We examine splicing QTLs (sQTLs) in pancreatic islets from 399 human donors and observe that common genetic variation has a widespread influence on the splicing of genes with established roles in islet biology and diabetes. In parallel, we profile expression QTLs (eQTLs) and use transcriptome-wide association as well as genetic co-localization studies to assign islet sQTLs or eQTLs to T2D and T1D susceptibility signals, many of which lack candidate effector genes. This analysis reveals biologically plausible mechanisms, including the association of T2D with an sQTL that creates a nonsense isoform in ERO1B, a regulator of ER-stress and proinsulin biosynthesis. The expanded list of T2D risk effector genes reveals overrepresented pathways, including regulators of G-protein-mediated cAMP production. The analysis of sQTLs also reveals candidate effector genes for T1D susceptibility such as DCLRE1B, a senescence regulator, and lncRNA MEG3.

Conclusions

These data expose widespread effects of common genetic variants on RNA splicing in pancreatic islets. The results support a role for splicing variation in diabetes susceptibility, and offer a new set of genetic targets with potential therapeutic benefit.

Background

Genome-wide association studies have identified hundreds of genomic loci that carry genetic variants contributing to type 2 diabetes (T2D) and type 1 diabetes (T1D) susceptibility [1,2,3,4,5]. The vast majority of associated genetic variants are non-coding, and epigenomic studies have revealed that many are located in human pancreatic islet transcriptional cis-regulatory elements [6,7,8,9]. Numerous T2D risk loci have thus been assigned to effector transcripts through human islet expression quantitative trait loci (eQTLs), three-dimensional chromatin maps, and genome editing experiments [10,11,12,13]. Such studies have established that gene expression variation in pancreatic islets is critically important for T2D susceptibility.

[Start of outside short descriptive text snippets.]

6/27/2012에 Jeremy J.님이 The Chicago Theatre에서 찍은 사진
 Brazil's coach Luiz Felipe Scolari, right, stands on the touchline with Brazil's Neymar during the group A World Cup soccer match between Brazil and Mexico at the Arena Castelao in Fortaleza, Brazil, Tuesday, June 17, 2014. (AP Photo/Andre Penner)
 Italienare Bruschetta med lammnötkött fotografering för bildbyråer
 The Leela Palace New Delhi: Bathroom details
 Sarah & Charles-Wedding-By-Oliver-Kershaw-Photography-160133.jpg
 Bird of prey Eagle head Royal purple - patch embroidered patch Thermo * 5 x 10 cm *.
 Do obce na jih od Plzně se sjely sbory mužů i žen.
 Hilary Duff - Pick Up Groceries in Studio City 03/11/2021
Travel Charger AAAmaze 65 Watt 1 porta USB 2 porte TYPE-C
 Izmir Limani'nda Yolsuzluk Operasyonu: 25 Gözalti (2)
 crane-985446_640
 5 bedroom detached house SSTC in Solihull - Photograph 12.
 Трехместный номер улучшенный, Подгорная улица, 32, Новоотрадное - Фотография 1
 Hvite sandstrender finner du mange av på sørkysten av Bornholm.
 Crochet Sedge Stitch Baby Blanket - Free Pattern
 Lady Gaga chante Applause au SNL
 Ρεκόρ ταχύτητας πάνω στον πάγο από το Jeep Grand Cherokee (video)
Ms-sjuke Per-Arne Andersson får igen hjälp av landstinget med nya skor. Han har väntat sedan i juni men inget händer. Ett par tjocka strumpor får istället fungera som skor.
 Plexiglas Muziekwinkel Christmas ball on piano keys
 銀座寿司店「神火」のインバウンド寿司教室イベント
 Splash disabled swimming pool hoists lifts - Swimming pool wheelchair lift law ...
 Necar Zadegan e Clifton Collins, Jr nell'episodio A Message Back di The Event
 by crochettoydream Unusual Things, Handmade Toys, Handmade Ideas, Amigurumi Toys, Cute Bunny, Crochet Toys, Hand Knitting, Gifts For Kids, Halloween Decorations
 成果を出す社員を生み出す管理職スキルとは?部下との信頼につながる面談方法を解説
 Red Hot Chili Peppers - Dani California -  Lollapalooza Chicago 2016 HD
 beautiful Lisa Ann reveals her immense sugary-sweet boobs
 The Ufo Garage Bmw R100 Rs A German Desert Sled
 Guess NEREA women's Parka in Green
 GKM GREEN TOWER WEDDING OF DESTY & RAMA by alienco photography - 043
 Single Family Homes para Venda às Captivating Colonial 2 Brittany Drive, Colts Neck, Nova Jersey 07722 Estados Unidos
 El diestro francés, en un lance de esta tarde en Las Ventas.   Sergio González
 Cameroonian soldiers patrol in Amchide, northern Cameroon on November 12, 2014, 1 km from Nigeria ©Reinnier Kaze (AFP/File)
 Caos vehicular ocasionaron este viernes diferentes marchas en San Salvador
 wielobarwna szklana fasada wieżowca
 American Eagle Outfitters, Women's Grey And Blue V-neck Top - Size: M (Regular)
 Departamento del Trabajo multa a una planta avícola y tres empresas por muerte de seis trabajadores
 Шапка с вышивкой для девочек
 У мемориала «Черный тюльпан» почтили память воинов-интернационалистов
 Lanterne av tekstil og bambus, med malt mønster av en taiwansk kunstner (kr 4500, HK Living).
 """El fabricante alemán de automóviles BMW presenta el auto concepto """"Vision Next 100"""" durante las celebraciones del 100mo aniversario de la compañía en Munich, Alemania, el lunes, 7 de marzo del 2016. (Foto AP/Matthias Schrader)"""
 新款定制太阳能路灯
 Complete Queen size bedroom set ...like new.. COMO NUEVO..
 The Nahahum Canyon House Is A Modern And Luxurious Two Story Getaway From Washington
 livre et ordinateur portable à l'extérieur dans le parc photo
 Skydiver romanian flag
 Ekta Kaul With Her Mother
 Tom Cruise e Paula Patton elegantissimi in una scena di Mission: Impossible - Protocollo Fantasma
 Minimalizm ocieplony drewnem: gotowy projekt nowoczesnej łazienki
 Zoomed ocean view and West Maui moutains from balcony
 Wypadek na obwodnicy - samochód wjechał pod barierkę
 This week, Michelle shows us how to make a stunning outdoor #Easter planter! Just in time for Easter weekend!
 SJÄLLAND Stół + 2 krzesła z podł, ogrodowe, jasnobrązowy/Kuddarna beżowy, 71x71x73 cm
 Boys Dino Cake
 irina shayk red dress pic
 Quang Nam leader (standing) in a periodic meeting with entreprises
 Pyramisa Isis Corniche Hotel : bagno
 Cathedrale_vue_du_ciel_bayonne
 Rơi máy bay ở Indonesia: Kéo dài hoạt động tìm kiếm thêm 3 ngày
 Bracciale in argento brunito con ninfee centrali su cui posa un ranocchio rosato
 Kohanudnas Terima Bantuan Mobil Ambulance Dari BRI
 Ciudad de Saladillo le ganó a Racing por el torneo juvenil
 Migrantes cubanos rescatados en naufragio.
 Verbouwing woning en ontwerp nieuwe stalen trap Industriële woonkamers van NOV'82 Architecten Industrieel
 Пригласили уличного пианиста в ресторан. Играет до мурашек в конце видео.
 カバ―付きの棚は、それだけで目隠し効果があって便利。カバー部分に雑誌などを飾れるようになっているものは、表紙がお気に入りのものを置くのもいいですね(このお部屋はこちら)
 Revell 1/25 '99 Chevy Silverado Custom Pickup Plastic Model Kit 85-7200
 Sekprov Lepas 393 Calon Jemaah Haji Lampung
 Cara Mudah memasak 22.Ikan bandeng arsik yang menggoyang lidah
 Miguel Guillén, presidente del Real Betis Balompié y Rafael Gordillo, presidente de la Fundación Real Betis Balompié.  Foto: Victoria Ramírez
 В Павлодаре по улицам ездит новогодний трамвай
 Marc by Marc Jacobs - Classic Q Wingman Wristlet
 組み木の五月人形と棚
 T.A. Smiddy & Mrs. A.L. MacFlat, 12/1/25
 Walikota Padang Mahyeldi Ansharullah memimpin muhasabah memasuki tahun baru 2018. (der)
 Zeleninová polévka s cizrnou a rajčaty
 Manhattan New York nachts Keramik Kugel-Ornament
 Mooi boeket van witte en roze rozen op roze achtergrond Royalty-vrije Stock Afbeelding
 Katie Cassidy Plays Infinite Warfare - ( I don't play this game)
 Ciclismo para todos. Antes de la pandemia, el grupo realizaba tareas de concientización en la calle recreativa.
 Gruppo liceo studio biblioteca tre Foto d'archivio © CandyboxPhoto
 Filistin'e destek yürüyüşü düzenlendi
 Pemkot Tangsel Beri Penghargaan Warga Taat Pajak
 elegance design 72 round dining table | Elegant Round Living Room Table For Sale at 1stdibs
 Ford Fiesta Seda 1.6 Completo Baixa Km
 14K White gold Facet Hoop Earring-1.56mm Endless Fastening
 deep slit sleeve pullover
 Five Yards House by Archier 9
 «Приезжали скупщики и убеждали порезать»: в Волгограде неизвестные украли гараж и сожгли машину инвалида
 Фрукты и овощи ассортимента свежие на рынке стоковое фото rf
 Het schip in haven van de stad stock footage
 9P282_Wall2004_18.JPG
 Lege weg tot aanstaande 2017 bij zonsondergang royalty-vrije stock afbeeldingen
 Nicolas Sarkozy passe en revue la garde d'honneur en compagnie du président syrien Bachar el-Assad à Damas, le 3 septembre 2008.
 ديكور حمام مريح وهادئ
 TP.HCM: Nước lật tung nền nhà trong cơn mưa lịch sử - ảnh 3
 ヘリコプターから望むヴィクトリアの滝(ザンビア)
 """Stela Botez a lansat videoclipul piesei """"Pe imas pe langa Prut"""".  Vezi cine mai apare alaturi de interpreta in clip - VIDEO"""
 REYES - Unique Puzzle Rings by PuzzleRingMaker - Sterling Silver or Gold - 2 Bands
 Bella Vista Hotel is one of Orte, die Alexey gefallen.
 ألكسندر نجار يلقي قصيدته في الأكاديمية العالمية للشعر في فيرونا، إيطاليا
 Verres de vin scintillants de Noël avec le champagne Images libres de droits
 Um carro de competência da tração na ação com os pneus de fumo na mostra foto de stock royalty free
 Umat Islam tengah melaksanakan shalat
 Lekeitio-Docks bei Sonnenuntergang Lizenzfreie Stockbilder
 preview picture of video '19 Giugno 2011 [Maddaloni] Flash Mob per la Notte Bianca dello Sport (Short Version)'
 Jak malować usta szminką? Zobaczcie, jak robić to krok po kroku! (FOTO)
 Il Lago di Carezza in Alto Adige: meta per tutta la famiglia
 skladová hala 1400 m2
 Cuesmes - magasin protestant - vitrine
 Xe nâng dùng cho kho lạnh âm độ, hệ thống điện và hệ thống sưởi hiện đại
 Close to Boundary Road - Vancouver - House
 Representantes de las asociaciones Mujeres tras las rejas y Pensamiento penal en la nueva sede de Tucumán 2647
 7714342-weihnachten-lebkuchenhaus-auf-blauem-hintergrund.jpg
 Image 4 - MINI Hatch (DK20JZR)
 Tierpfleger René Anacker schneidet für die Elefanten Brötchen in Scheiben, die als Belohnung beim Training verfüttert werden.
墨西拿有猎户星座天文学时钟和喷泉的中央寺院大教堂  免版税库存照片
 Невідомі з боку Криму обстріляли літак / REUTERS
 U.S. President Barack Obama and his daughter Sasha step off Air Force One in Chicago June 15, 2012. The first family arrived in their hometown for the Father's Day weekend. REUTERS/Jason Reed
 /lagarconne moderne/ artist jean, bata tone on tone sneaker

A subset of T1D susceptibility signals have also been proposed to act through expression variation in islet cells, sometimes involving shared genes with T2D [14]. A large fraction of T2D and T1D risk loci, however, cannot be ascribed to transcriptional regulatory mechanisms in pancreatic islets or other tissues, pointing to additional non-coding mechanisms that remain to be defined.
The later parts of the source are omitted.